[Required work] Output the listing from the line with "جونسون يكشف مفاجأة" up to and including the line with "李强的第一张照片--厦门交友网", copied exactly, with the pictures left out.

[Data shown]
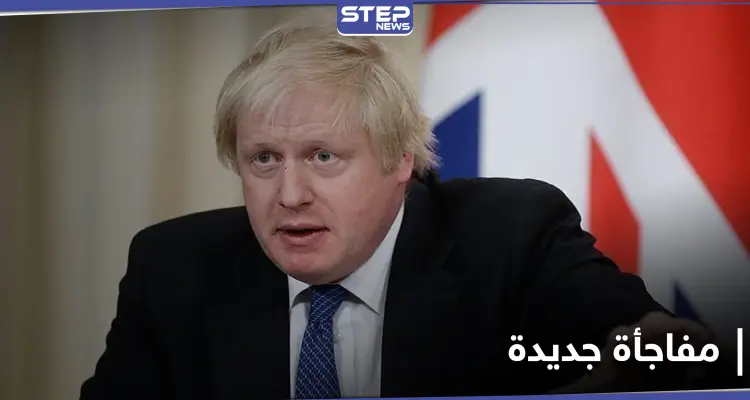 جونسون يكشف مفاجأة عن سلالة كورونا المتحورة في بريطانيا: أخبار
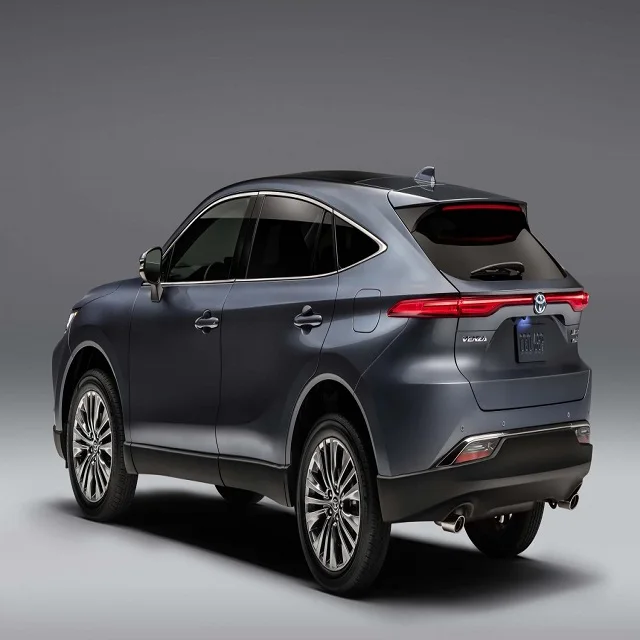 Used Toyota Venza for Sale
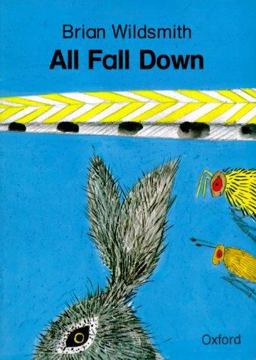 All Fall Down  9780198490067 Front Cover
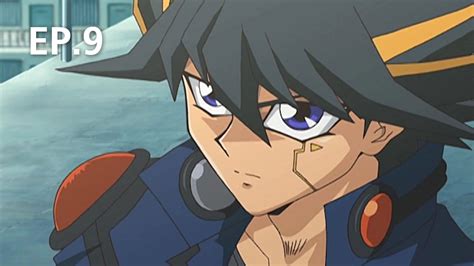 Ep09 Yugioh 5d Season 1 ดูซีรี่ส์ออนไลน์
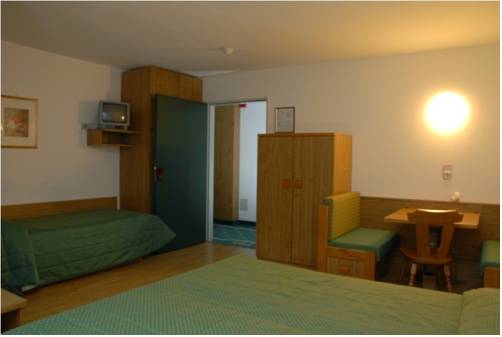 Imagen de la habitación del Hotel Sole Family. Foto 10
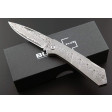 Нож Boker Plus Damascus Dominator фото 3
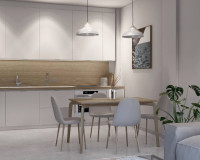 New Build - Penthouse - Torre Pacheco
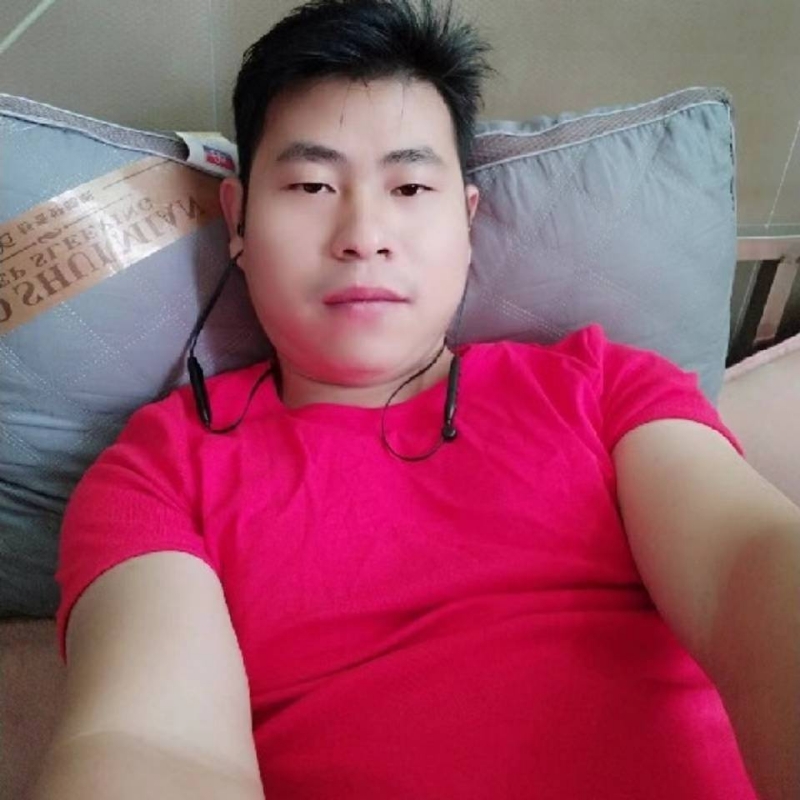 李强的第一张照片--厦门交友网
* * *
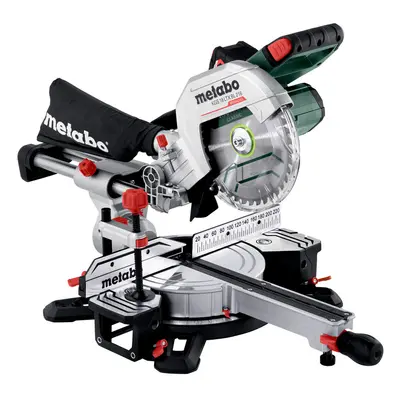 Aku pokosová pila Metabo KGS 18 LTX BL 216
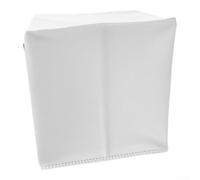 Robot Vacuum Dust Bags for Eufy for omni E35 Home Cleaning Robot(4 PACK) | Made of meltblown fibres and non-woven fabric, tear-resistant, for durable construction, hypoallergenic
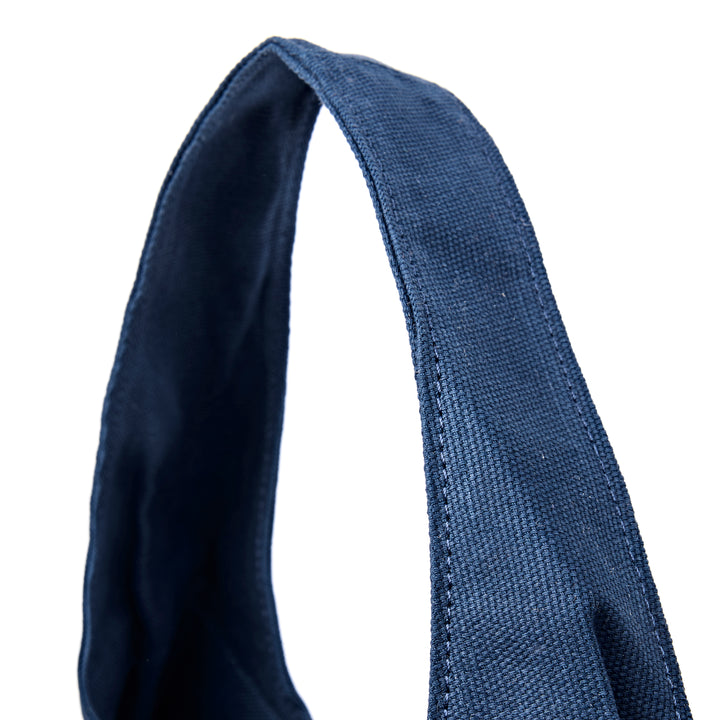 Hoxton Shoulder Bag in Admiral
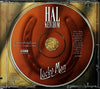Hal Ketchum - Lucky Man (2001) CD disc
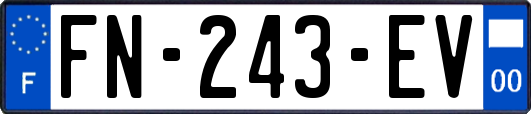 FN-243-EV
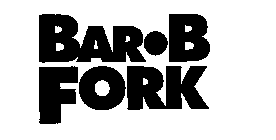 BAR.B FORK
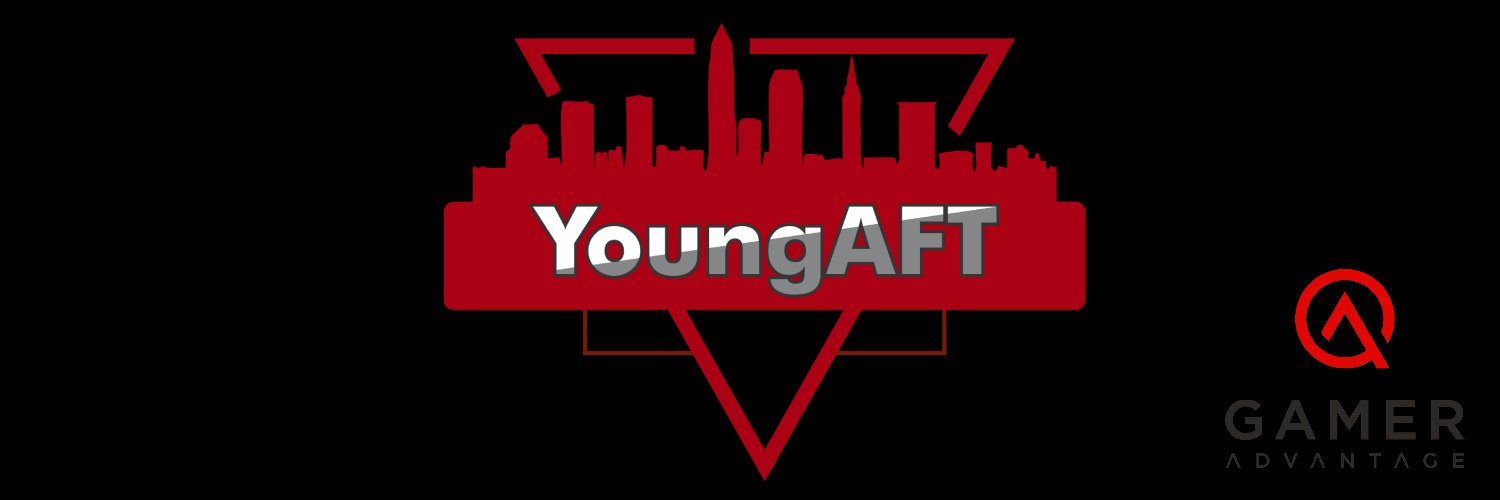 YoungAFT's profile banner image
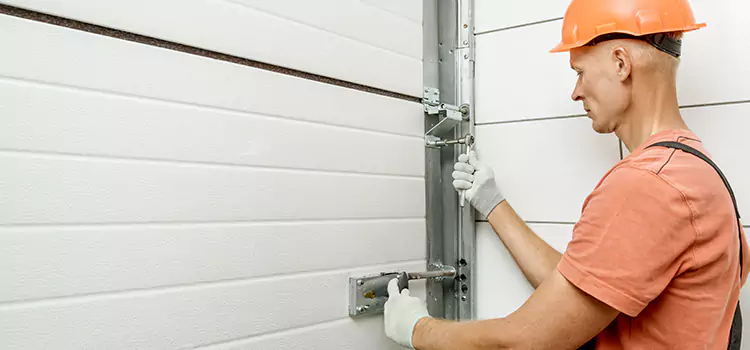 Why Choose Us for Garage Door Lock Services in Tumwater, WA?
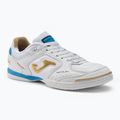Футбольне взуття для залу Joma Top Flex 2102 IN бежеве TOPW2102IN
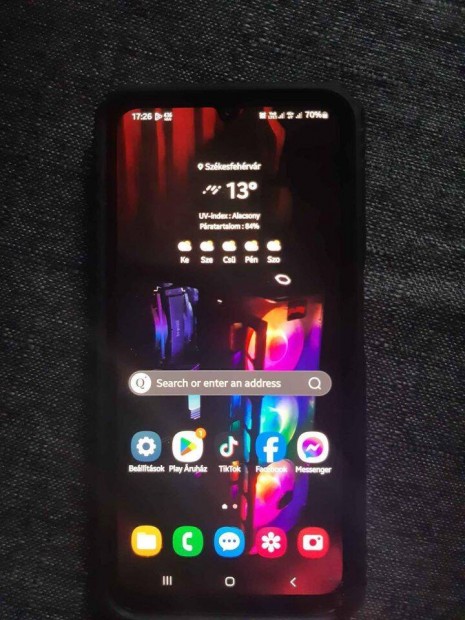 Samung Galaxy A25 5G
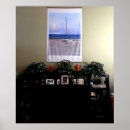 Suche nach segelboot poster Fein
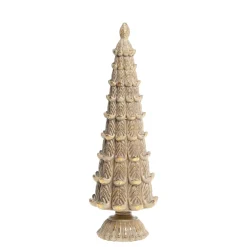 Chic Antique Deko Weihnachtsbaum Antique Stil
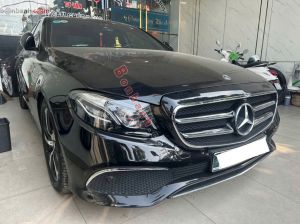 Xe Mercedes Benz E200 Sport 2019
--
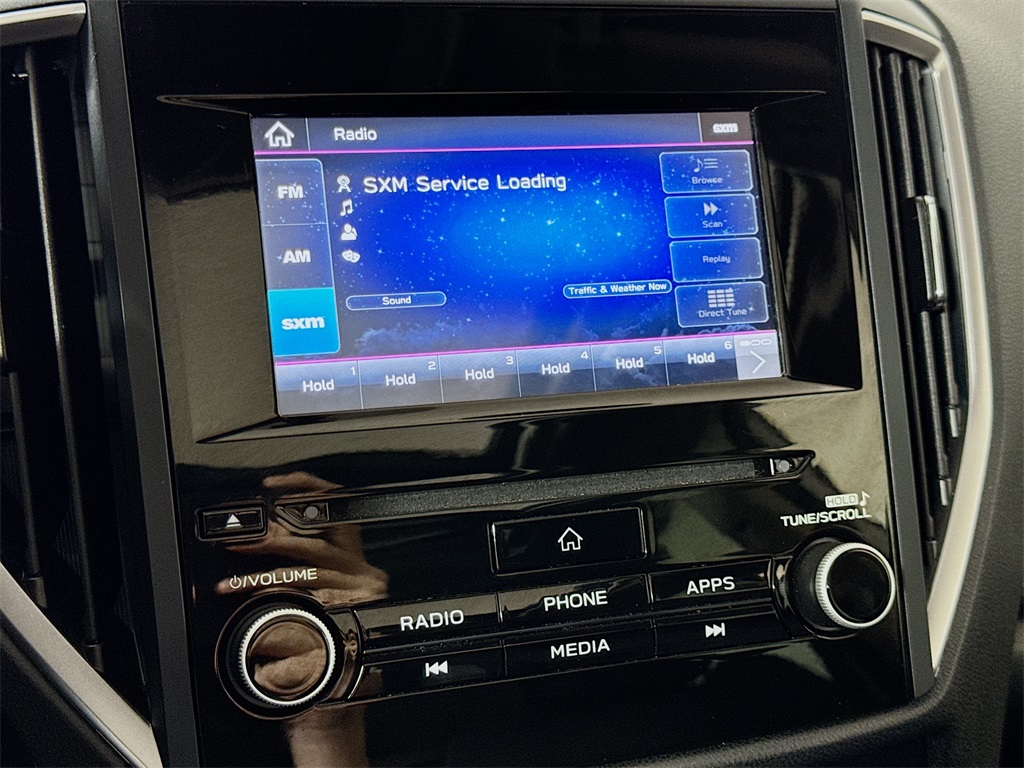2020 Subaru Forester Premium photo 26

[Expected answer]
 جونسون يكشف مفاجأة عن سلالة كورونا المتحورة في بريطانيا: أخبار
 Used Toyota Venza for Sale
 All Fall Down  9780198490067 Front Cover
 Ep09 Yugioh 5d Season 1 ดูซีรี่ส์ออนไลน์
 Imagen de la habitación del Hotel Sole Family. Foto 10
 Нож Boker Plus Damascus Dominator фото 3
 New Build - Penthouse - Torre Pacheco
 李强的第一张照片--厦门交友网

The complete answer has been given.